20 March 2006

Literary Conundrum

This afternoon at work, I finished reading Bono in Conversation. I've moved on to The Problem of Pain by C.S. Lewis, which I started a couple of months ago and never followed through on; I read the first chapter, after reading the brief interview with Autumn Reeser in this month's issue of Maxim.

Seeing as how I have eleven days left in March, I'd very much like to get back on track with reading two books per month. I'm conflicted as to what I'll try next, assuming I'm able to knock out that Lewis book quickly. On my sojourn to the Lone Star State, I started two books: The Lord of the Flies by William Golding, and Globalized Islam by Olivier Roy. I got about a third of the way into the former, but I have found myself completely unable to maintain an interest. I got about seventy pages into Roy, and should really pick it back up, but it has two major disadvantages: it's translated from French to English, making it extremely tedious to read; and I disagree with Roy's reasoning and basic premise.

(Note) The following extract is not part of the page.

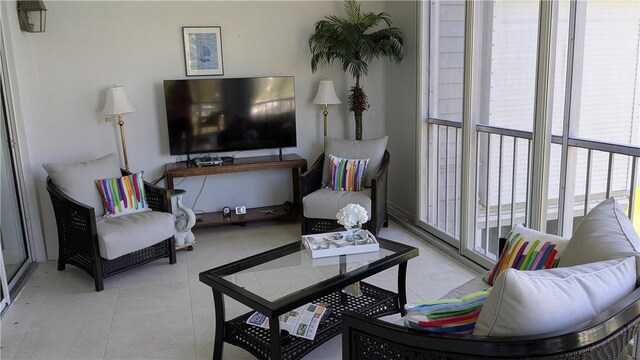 1903 Bay Rd Unit 206, Vero Beach, FL 32963 - living room featuring tile patterned floors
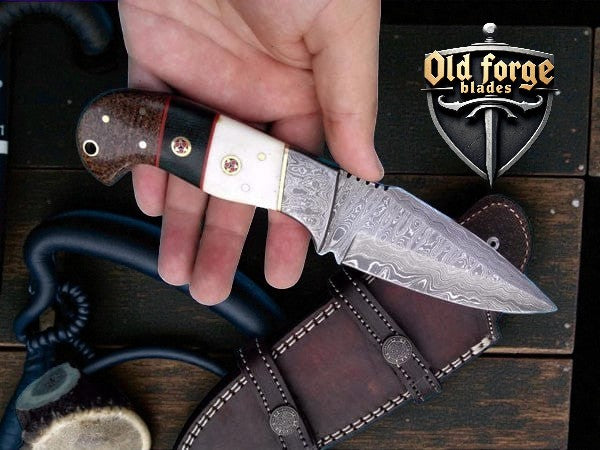 Custom handmade damascus hunting knife with camel bone and buffalo horn handle and leather sheath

Since both the Bono book, and the Lewis book, would count as leisure reading, I should lean toward resuming Roy; after all, the goal is to read one for leisure, and one for professional development. Of course, I could always just take a couple of days and finish FM 100-5: Operations; that would technically count as professional development.

Then again, I could always say "Sod it!" and just read Josephus.